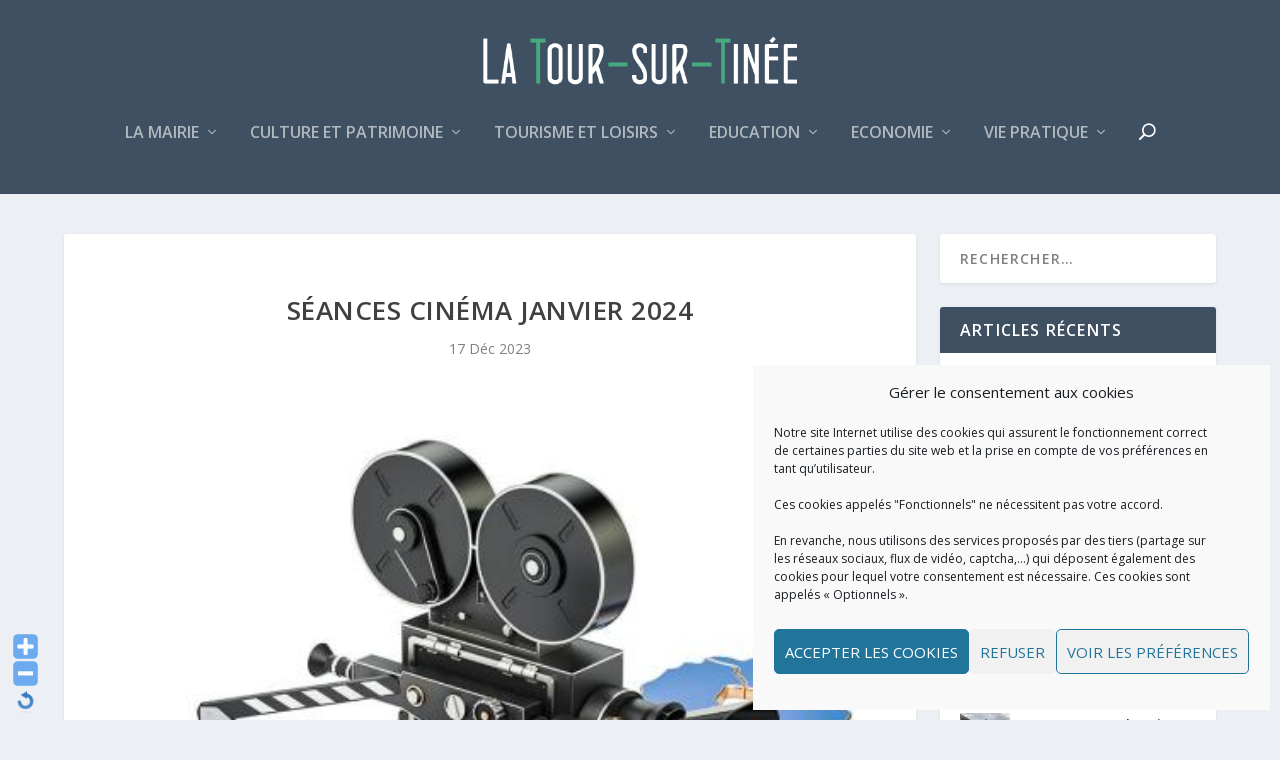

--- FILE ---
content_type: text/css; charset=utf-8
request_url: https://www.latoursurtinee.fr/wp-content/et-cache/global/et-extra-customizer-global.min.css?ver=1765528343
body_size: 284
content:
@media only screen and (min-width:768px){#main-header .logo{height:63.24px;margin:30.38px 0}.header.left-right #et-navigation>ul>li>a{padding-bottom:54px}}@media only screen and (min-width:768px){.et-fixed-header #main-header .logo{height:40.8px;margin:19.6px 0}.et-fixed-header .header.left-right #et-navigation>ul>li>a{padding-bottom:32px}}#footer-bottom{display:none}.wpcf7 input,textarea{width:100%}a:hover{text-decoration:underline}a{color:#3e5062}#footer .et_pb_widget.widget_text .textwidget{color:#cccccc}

———

§ **Task requirements**: Only the last part of the records is wanted. Repeat it exactly, beginning at the line containing "body_size: 284" and ending at the final line.

§ **Solution**:
body_size: 284
content:
@media only screen and (min-width:768px){#main-header .logo{height:63.24px;margin:30.38px 0}.header.left-right #et-navigation>ul>li>a{padding-bottom:54px}}@media only screen and (min-width:768px){.et-fixed-header #main-header .logo{height:40.8px;margin:19.6px 0}.et-fixed-header .header.left-right #et-navigation>ul>li>a{padding-bottom:32px}}#footer-bottom{display:none}.wpcf7 input,textarea{width:100%}a:hover{text-decoration:underline}a{color:#3e5062}#footer .et_pb_widget.widget_text .textwidget{color:#cccccc}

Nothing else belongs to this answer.